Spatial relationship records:
================

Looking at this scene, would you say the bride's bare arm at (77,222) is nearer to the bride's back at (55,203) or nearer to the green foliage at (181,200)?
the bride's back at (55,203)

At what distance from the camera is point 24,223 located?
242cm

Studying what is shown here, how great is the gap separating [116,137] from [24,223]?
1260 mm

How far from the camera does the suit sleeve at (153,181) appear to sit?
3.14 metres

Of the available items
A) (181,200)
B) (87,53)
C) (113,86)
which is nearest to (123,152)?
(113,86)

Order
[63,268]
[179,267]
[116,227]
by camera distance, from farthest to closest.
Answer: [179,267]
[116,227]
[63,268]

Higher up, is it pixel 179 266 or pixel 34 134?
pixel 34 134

================

> [Stated exercise] Reproduce exactly the line that holds "At what distance", then every line after it, ending with the final line of the records above.

> [Task result]
At what distance from the camera is point 24,223 located?
242cm

Studying what is shown here, how great is the gap separating [116,137] from [24,223]?
1260 mm

How far from the camera does the suit sleeve at (153,181) appear to sit?
3.14 metres

Of the available items
A) (181,200)
B) (87,53)
C) (113,86)
which is nearest to (123,152)?
(113,86)

Order
[63,268]
[179,267]
[116,227]
by camera distance, from farthest to closest.
Answer: [179,267]
[116,227]
[63,268]

Higher up, is it pixel 179 266 or pixel 34 134?
pixel 34 134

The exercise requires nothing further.